Added two more lists to the pile.
One is from a corpus of the entire Internet, and it is of probably the lowest quality that I would want to use at all. It’s bloated with particles, punctuation and roman characters, and there isn’t much I can do to clean it up without really throwing off the quality calculations. It was also collected in 2004. ;_; It’s also badly truncated, so it’s liable to the shortest list I put up. That said, it’s still almost 2/3 of the words on WK, and I figure its relevant, even if the ratings are a bit depressed.
The second one is based on years of 読売 and 毎日 newspaper data, and is very high quality. Probably the best I’ve seen so far. It comes from 2010, and processed nicely into almost every single word in WK. I stripped out just the particles, and the distributions look great.
Looking at this data I’m realizing I want to spend some more time processing and trying to filter out less useful entries. I don’t think I’m going to be able to do much with that internet data short of going to the source (something that is possible, given the tool that generated it is available and open source) but will require a deeper dive.

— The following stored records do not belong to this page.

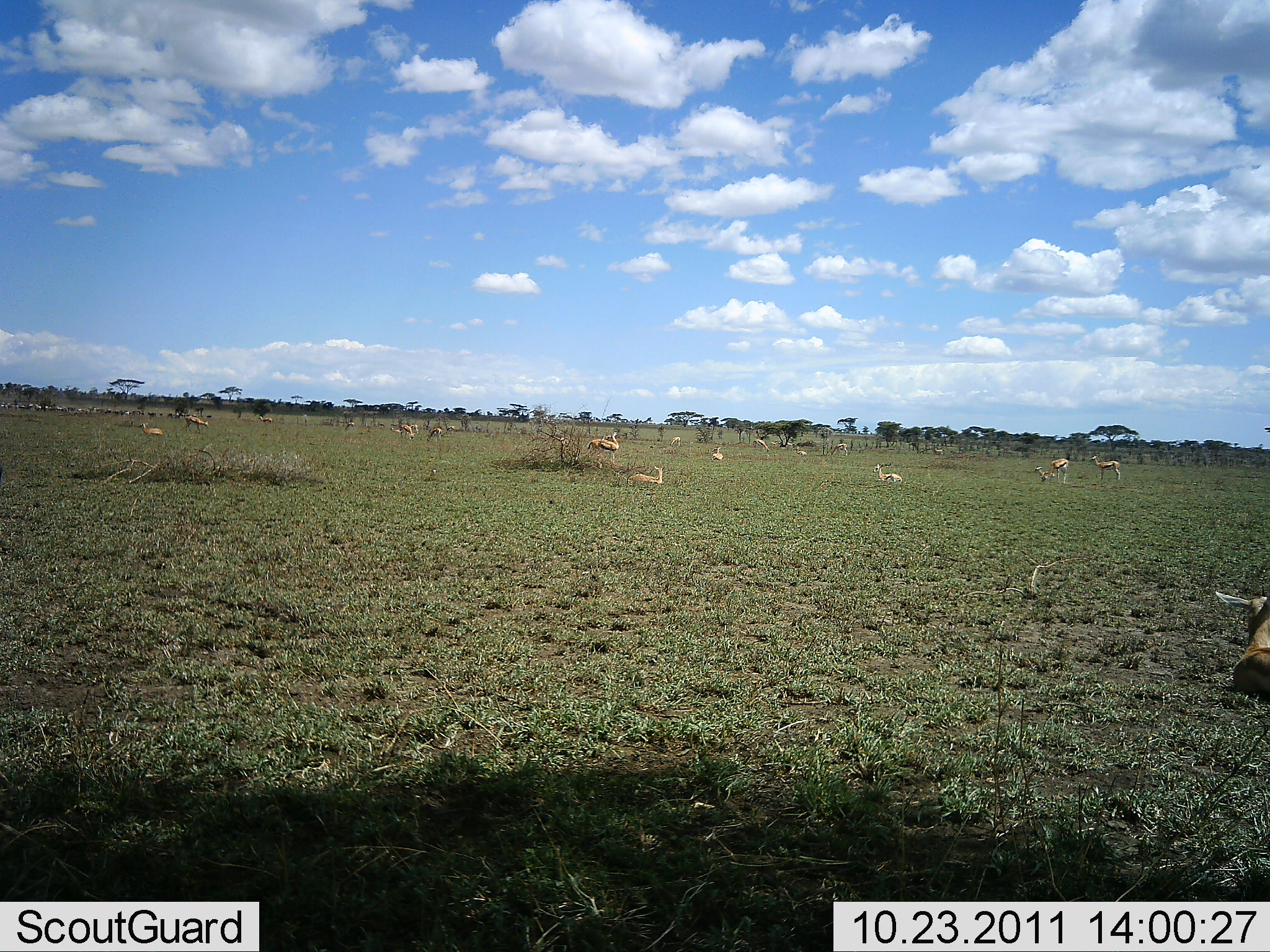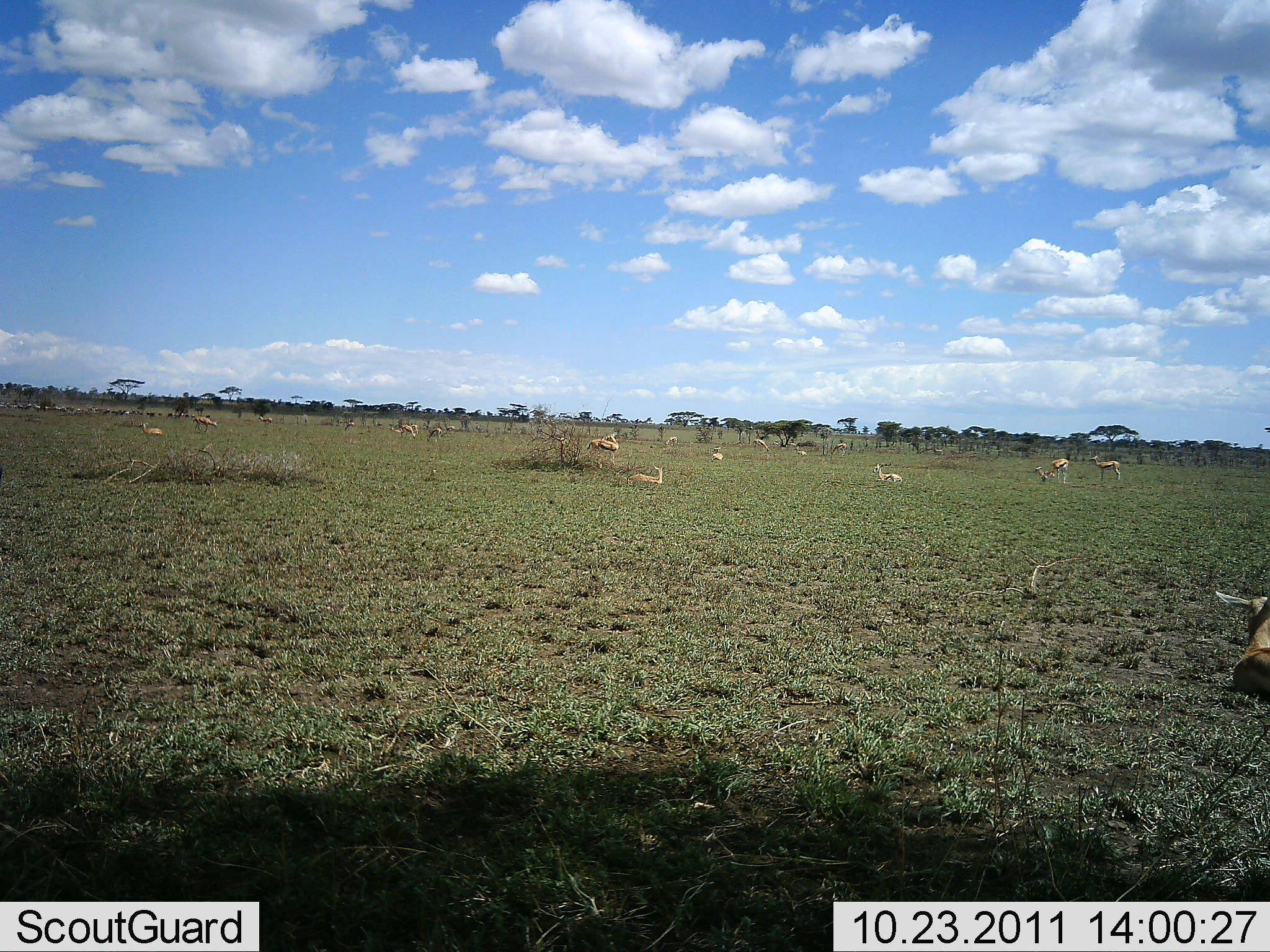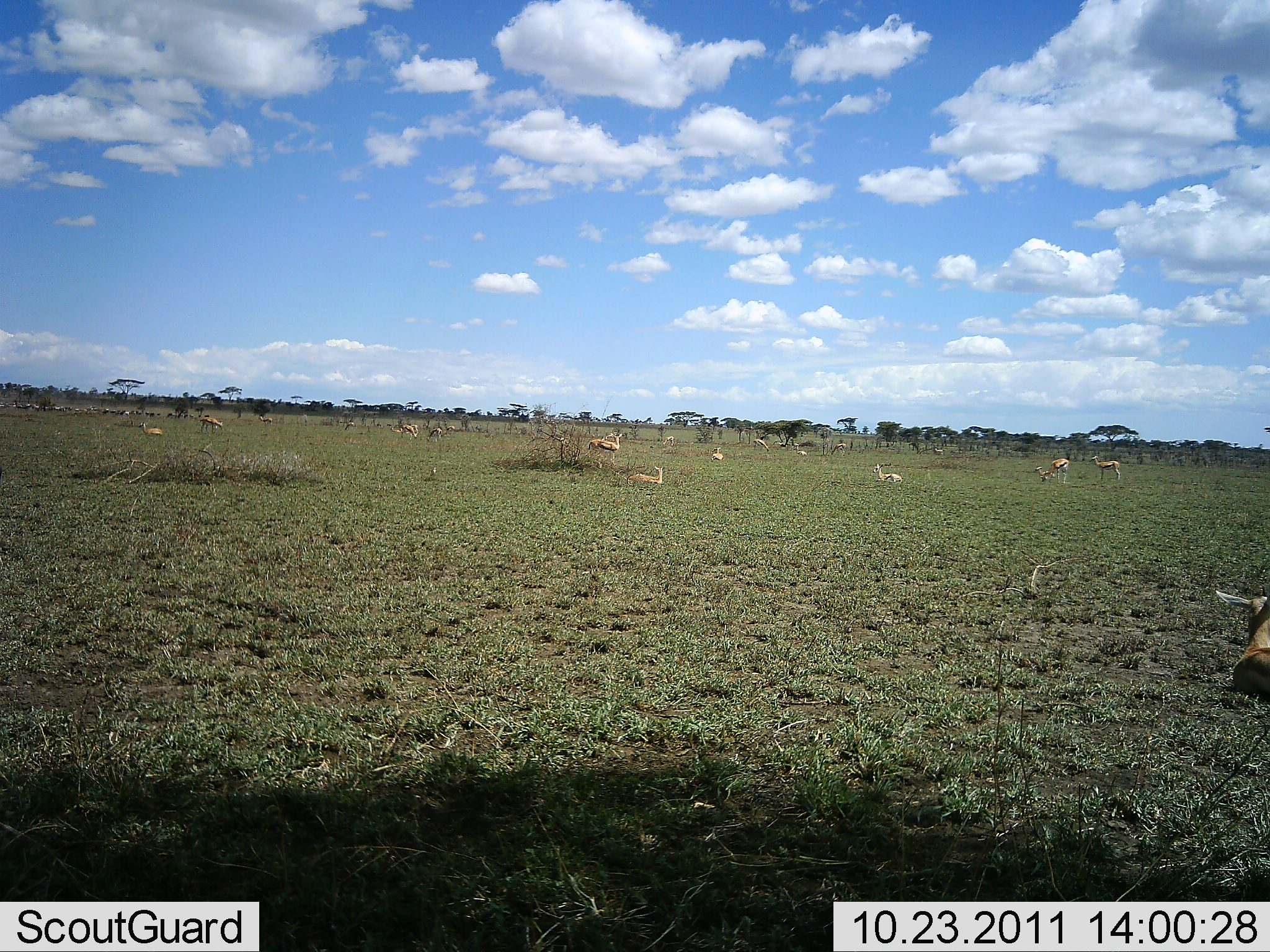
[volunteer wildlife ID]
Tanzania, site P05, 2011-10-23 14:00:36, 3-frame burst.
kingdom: Animalia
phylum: Chordata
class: Mammalia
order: Artiodactyla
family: Bovidae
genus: Eudorcas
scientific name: Eudorcas thomsonii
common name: thomson's gazelle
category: gazellethomsons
Gazellethomsons (thomson's gazelle) (Eudorcas thomsonii), count 11-50. Behavior (volunteer vote fractions): standing 40%, resting 90%, moving 10%, interacting 10%. Young present (vote fraction): 0%. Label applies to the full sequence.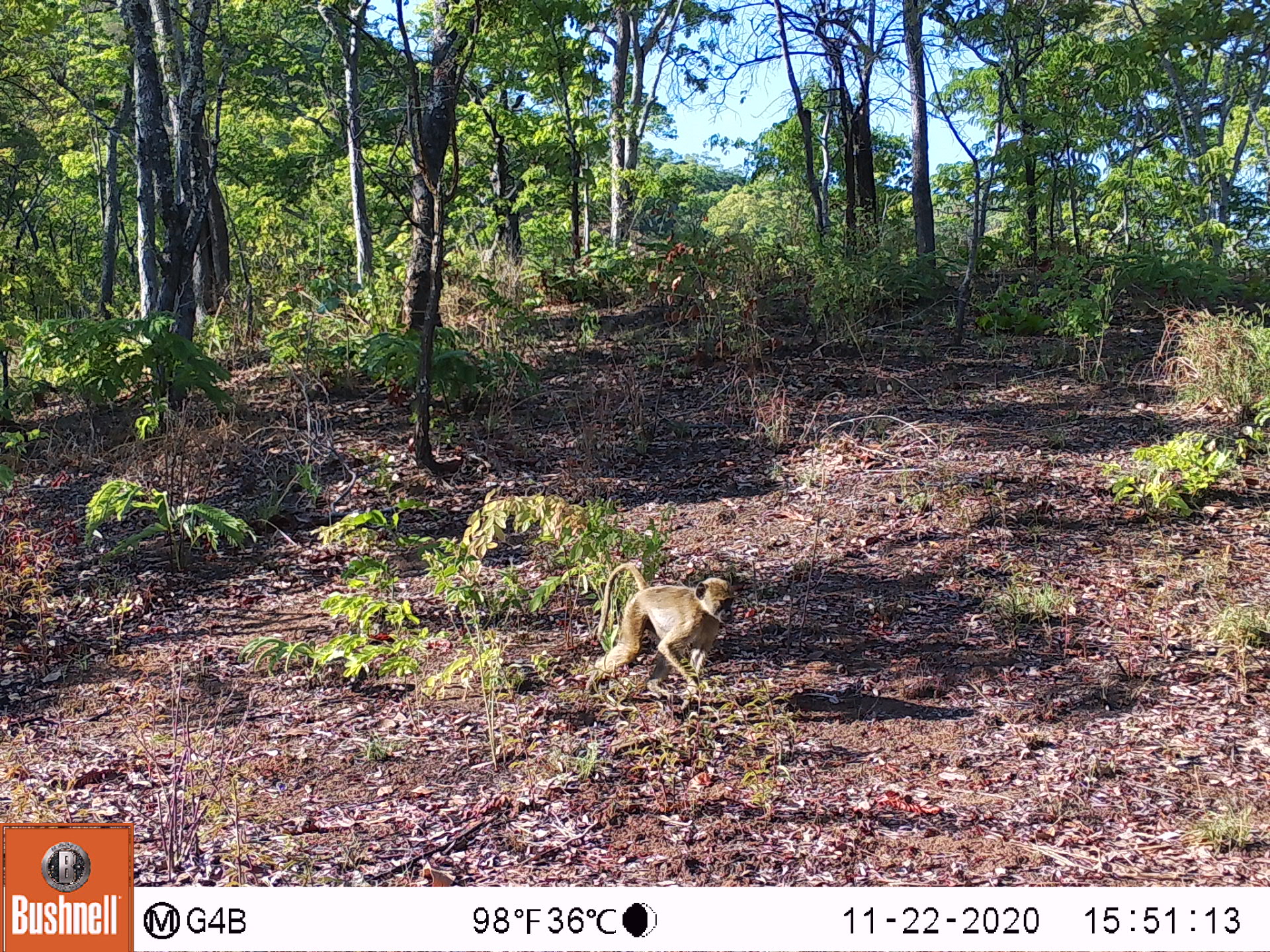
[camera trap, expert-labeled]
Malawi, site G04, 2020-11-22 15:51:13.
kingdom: Animalia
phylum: Chordata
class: Mammalia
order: Primates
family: Cercopithecidae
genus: Papio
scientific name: Papio cynocephalus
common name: yellow baboon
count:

So what’s left for words: we talked about NHK Easy, but given the we have such a superior data set for two other news sources (albeit fully native/non-children’s) I’m a little unsure how much value there is given the jankiness of its provenance. The other one is the vaporware that is my anime corpus. Yeah… I definitely still intend on getting to it, but it’s really going to take some time…
I’m going to spend some more time on data cleanup today and then head off to do other things. Hopefully this is enough to go on!